Copy each row below word for word, leaving out the pictures.

RECORD SET start

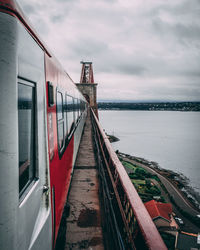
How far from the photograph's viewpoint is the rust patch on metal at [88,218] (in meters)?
2.62

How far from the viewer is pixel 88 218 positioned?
2.76m

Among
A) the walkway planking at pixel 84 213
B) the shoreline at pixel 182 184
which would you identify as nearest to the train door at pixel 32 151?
the walkway planking at pixel 84 213

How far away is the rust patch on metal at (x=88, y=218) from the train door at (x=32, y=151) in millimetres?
1181

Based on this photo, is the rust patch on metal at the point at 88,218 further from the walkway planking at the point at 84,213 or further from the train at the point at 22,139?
the train at the point at 22,139

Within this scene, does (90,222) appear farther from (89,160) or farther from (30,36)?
(89,160)

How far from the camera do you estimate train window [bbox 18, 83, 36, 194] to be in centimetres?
114

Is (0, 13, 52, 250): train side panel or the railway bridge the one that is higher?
(0, 13, 52, 250): train side panel

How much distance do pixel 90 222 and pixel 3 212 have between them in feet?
7.00

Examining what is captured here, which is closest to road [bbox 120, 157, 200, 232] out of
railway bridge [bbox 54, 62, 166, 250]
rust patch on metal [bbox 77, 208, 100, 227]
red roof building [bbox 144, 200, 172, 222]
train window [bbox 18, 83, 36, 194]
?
red roof building [bbox 144, 200, 172, 222]

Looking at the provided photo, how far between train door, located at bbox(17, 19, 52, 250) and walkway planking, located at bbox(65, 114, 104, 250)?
936 millimetres

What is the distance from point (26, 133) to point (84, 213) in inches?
88.4

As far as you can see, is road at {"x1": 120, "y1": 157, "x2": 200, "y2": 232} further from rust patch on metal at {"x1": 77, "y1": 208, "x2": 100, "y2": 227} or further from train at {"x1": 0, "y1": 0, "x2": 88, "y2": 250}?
train at {"x1": 0, "y1": 0, "x2": 88, "y2": 250}

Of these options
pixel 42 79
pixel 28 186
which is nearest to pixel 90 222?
pixel 28 186

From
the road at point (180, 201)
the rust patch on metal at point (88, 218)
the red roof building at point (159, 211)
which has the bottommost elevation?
the road at point (180, 201)
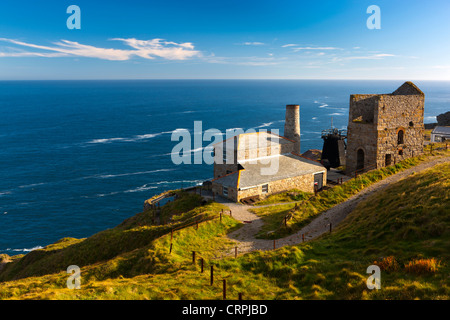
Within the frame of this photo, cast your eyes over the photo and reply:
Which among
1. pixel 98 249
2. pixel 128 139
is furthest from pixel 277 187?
pixel 128 139

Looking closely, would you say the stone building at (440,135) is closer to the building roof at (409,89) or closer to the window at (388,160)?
the building roof at (409,89)

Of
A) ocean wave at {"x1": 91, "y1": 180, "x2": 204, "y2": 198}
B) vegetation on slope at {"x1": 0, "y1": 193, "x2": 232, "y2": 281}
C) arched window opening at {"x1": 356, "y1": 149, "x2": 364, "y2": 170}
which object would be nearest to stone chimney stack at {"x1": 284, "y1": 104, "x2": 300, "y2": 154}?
arched window opening at {"x1": 356, "y1": 149, "x2": 364, "y2": 170}

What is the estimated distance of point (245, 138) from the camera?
44500 mm

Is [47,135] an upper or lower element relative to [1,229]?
upper

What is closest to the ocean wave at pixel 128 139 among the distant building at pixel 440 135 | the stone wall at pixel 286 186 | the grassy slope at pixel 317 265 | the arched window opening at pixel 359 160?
the stone wall at pixel 286 186

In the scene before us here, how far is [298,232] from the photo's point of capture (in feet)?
89.9

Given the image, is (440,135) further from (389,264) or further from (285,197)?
(389,264)

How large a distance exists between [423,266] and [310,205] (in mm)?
16382

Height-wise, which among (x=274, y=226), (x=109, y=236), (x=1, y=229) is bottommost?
(x=1, y=229)

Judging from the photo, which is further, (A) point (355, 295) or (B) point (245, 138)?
(B) point (245, 138)

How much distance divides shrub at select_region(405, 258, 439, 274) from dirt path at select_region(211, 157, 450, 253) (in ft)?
31.6

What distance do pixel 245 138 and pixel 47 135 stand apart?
345 feet
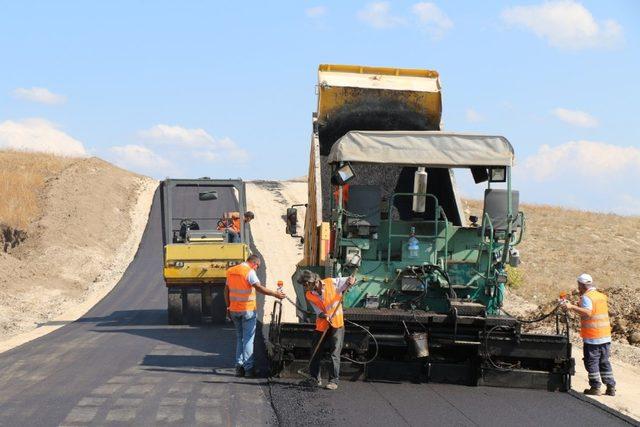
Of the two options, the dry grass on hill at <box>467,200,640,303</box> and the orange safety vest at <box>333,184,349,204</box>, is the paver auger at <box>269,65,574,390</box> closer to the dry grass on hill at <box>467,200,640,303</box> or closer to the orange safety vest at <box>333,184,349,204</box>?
the orange safety vest at <box>333,184,349,204</box>

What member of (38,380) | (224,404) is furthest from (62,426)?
(38,380)

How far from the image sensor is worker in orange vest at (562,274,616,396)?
11188mm

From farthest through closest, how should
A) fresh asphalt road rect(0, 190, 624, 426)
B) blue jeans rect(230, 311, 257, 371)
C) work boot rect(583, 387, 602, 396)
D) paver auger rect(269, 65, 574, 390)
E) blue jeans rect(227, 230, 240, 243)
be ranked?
blue jeans rect(227, 230, 240, 243), blue jeans rect(230, 311, 257, 371), work boot rect(583, 387, 602, 396), paver auger rect(269, 65, 574, 390), fresh asphalt road rect(0, 190, 624, 426)

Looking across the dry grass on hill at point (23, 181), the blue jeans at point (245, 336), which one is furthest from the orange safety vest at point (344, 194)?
the dry grass on hill at point (23, 181)

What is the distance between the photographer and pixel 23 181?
47094 millimetres

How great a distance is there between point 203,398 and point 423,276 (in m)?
3.39

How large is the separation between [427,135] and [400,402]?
3.64 m

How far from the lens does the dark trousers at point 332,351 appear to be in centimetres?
1062

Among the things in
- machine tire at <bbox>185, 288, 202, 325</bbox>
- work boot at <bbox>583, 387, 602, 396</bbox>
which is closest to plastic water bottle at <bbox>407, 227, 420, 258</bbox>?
work boot at <bbox>583, 387, 602, 396</bbox>

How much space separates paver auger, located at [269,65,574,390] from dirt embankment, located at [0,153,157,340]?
8356mm

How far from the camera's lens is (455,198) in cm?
1362

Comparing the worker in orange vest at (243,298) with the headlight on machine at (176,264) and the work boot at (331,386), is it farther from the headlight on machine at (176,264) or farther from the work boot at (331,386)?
the headlight on machine at (176,264)

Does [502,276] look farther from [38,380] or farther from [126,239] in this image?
[126,239]

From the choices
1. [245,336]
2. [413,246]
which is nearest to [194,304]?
[245,336]
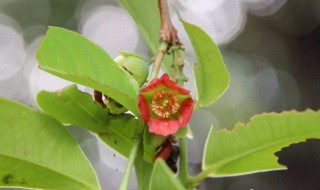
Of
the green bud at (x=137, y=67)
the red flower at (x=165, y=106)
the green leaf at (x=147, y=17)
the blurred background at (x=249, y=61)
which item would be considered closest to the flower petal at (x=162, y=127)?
the red flower at (x=165, y=106)

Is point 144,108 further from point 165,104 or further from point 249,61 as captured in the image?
point 249,61

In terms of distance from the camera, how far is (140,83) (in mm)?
944

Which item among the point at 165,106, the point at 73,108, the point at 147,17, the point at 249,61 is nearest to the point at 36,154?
the point at 73,108

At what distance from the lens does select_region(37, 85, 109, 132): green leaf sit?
87 centimetres

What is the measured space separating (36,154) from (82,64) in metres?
0.14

RECORD SET end

— THE SOLUTION —
How far from the photograph's viewpoint is the rust patch on metal at [88,218] (in meters)?
2.62

How far from the viewer is pixel 88 218 positioned?
2.76m

Among
A) the walkway planking at pixel 84 213
B) the shoreline at pixel 182 184
which would you identify as nearest to the train door at pixel 32 151?
the walkway planking at pixel 84 213

How far away is the rust patch on metal at (x=88, y=218) from the train door at (x=32, y=151) in millimetres?
1181

Based on this photo, is the rust patch on metal at the point at 88,218 further from the walkway planking at the point at 84,213 or further from the train at the point at 22,139?
the train at the point at 22,139

Within this scene, does (90,222) appear farther from (89,160) or farther from (30,36)?
(89,160)

How far from the camera do you estimate train window [bbox 18, 83, 36, 194] to be in centimetres?
114

Is (0, 13, 52, 250): train side panel or the railway bridge the one that is higher?
(0, 13, 52, 250): train side panel

How much distance do pixel 90 222 and pixel 3 212 have between them in feet?
7.00

Examining what is captured here, which is closest to road [bbox 120, 157, 200, 232] out of
railway bridge [bbox 54, 62, 166, 250]
rust patch on metal [bbox 77, 208, 100, 227]
red roof building [bbox 144, 200, 172, 222]
train window [bbox 18, 83, 36, 194]
?
red roof building [bbox 144, 200, 172, 222]

Looking at the provided photo, how far between train door, located at bbox(17, 19, 52, 250) and walkway planking, located at bbox(65, 114, 104, 250)?
936 millimetres

What is the distance from point (26, 133) to point (84, 213) in inches?
88.4

As far as you can see, is road at {"x1": 120, "y1": 157, "x2": 200, "y2": 232} further from rust patch on metal at {"x1": 77, "y1": 208, "x2": 100, "y2": 227} or further from train at {"x1": 0, "y1": 0, "x2": 88, "y2": 250}?
train at {"x1": 0, "y1": 0, "x2": 88, "y2": 250}

Of these options
pixel 42 79
pixel 28 186
which is nearest to pixel 90 222?
pixel 28 186

From
the road at point (180, 201)
the rust patch on metal at point (88, 218)
the red roof building at point (159, 211)
which has the bottommost elevation?
the road at point (180, 201)
Within the frame of this photo, cast your eyes over the photo and reply:
Which among
1. pixel 98 249
2. pixel 128 139
is furthest from pixel 277 187?
pixel 128 139

Looking closely, would you say the stone building at (440,135) is closer to the building roof at (409,89) or closer to the window at (388,160)?
the building roof at (409,89)

Of
A) ocean wave at {"x1": 91, "y1": 180, "x2": 204, "y2": 198}
B) vegetation on slope at {"x1": 0, "y1": 193, "x2": 232, "y2": 281}
C) arched window opening at {"x1": 356, "y1": 149, "x2": 364, "y2": 170}
which object would be nearest to stone chimney stack at {"x1": 284, "y1": 104, "x2": 300, "y2": 154}?
arched window opening at {"x1": 356, "y1": 149, "x2": 364, "y2": 170}

What is the estimated distance of point (245, 138) from the camera?
44500 mm

Is [47,135] an upper or lower element relative to [1,229]?
upper

What is closest to the ocean wave at pixel 128 139 among the distant building at pixel 440 135 | the stone wall at pixel 286 186 | the grassy slope at pixel 317 265 | the arched window opening at pixel 359 160?
the stone wall at pixel 286 186

In the scene before us here, how far is [298,232] from the photo's point of capture (in feet)?
89.9

Given the image, is (440,135) further from (389,264) or further from (285,197)?
(389,264)

How large a distance exists between [423,266] and [310,205] (in mm)?
16382

Height-wise, which among (x=274, y=226), (x=109, y=236), (x=1, y=229) is bottommost?
(x=1, y=229)

Judging from the photo, which is further, (A) point (355, 295) or (B) point (245, 138)?
(B) point (245, 138)

How much distance divides shrub at select_region(405, 258, 439, 274) from dirt path at select_region(211, 157, 450, 253) (in ft)?
31.6

What distance do pixel 245 138 and pixel 47 135 stand apart?
345 feet
Of the two options, the dry grass on hill at <box>467,200,640,303</box> and the orange safety vest at <box>333,184,349,204</box>, is the paver auger at <box>269,65,574,390</box> closer to the dry grass on hill at <box>467,200,640,303</box> or closer to the orange safety vest at <box>333,184,349,204</box>?
the orange safety vest at <box>333,184,349,204</box>

What member of (38,380) | (224,404) is furthest from (62,426)?
(38,380)

How far from the image sensor is worker in orange vest at (562,274,616,396)?
11188mm

From farthest through closest, how should
A) fresh asphalt road rect(0, 190, 624, 426)
B) blue jeans rect(230, 311, 257, 371)
C) work boot rect(583, 387, 602, 396)
D) paver auger rect(269, 65, 574, 390)
E) blue jeans rect(227, 230, 240, 243)
be ranked?
blue jeans rect(227, 230, 240, 243), blue jeans rect(230, 311, 257, 371), work boot rect(583, 387, 602, 396), paver auger rect(269, 65, 574, 390), fresh asphalt road rect(0, 190, 624, 426)

Looking across the dry grass on hill at point (23, 181), the blue jeans at point (245, 336), which one is furthest from the orange safety vest at point (344, 194)?
the dry grass on hill at point (23, 181)

What is the distance between the photographer and pixel 23 181?
47094 millimetres

How great a distance is there between point 203,398 and point 423,276 (in m)?
3.39

How large is the separation between [427,135] and [400,402]?
3.64 m

How far from the lens does the dark trousers at point 332,351 appear to be in centimetres?
1062

Among the things in
- machine tire at <bbox>185, 288, 202, 325</bbox>
- work boot at <bbox>583, 387, 602, 396</bbox>
which is closest to plastic water bottle at <bbox>407, 227, 420, 258</bbox>?
work boot at <bbox>583, 387, 602, 396</bbox>

How much space separates paver auger, located at [269,65,574,390] from dirt embankment, located at [0,153,157,340]?
8356mm

How far from the camera's lens is (455,198) in cm?
1362

Comparing the worker in orange vest at (243,298) with the headlight on machine at (176,264) and the work boot at (331,386), is it farther from the headlight on machine at (176,264) or farther from the work boot at (331,386)?
the headlight on machine at (176,264)

Does [502,276] look farther from [38,380] or farther from [126,239] in this image?
[126,239]

From the choices
1. [245,336]
2. [413,246]
which is nearest to [194,304]?
[245,336]
Of
the green bud at (x=137, y=67)
the red flower at (x=165, y=106)
the green leaf at (x=147, y=17)
the blurred background at (x=249, y=61)
which item would be considered closest to the flower petal at (x=162, y=127)?
the red flower at (x=165, y=106)

Is point 144,108 further from point 165,104 or further from point 249,61 as captured in the image?
point 249,61

In terms of distance from the camera, how far is (140,83) (in mm)?
944

Which item among the point at 165,106, the point at 73,108, the point at 147,17, the point at 249,61 is nearest to the point at 36,154?
the point at 73,108

At what distance from the lens does select_region(37, 85, 109, 132): green leaf sit?
87 centimetres

What is the measured space separating (36,154) from (82,64) in metres?
0.14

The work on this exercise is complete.